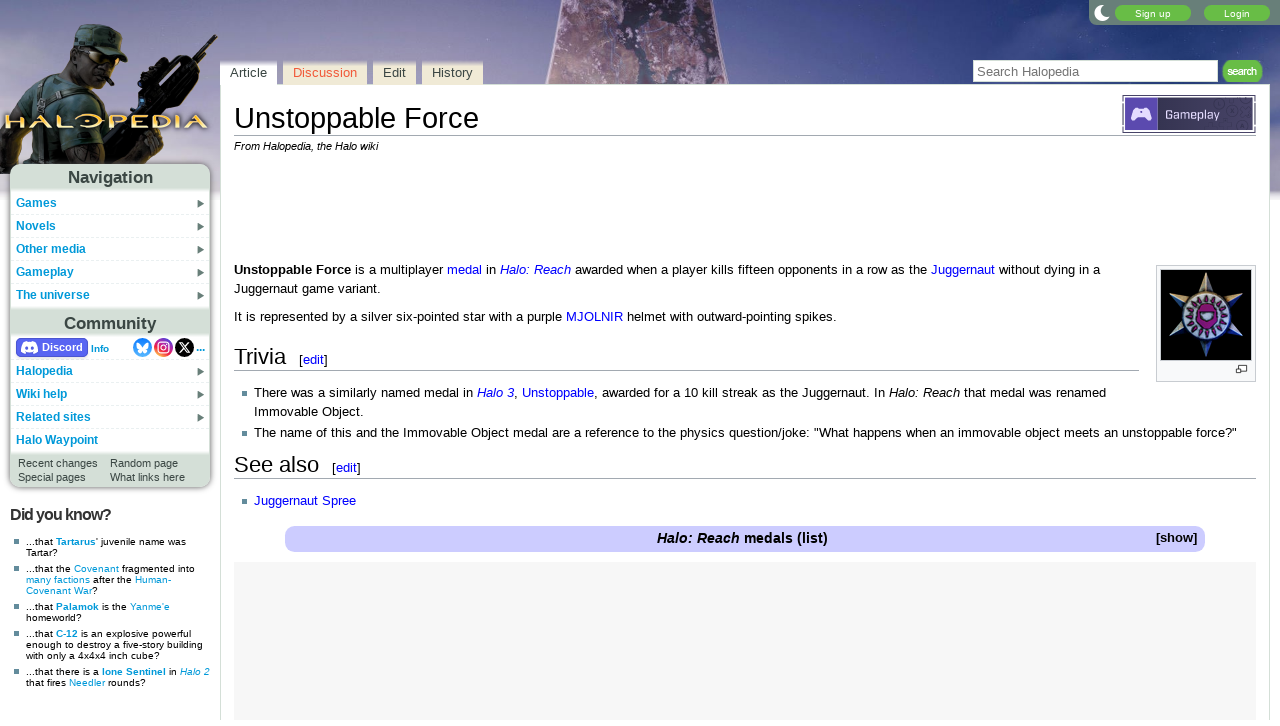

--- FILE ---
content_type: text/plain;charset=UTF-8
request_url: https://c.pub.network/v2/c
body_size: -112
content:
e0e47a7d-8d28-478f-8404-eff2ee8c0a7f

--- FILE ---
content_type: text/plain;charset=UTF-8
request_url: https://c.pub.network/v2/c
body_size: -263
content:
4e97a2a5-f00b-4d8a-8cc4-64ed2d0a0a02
★ ★ ★
Exercise description: What is needed is an exact copy of the lines from the one containing "body_size: -112" through the final line of the data, both included, and nothing more.

Solution to this exercise:
body_size: -112
content:
e0e47a7d-8d28-478f-8404-eff2ee8c0a7f

--- FILE ---
content_type: text/plain;charset=UTF-8
request_url: https://c.pub.network/v2/c
body_size: -263
content:
4e97a2a5-f00b-4d8a-8cc4-64ed2d0a0a02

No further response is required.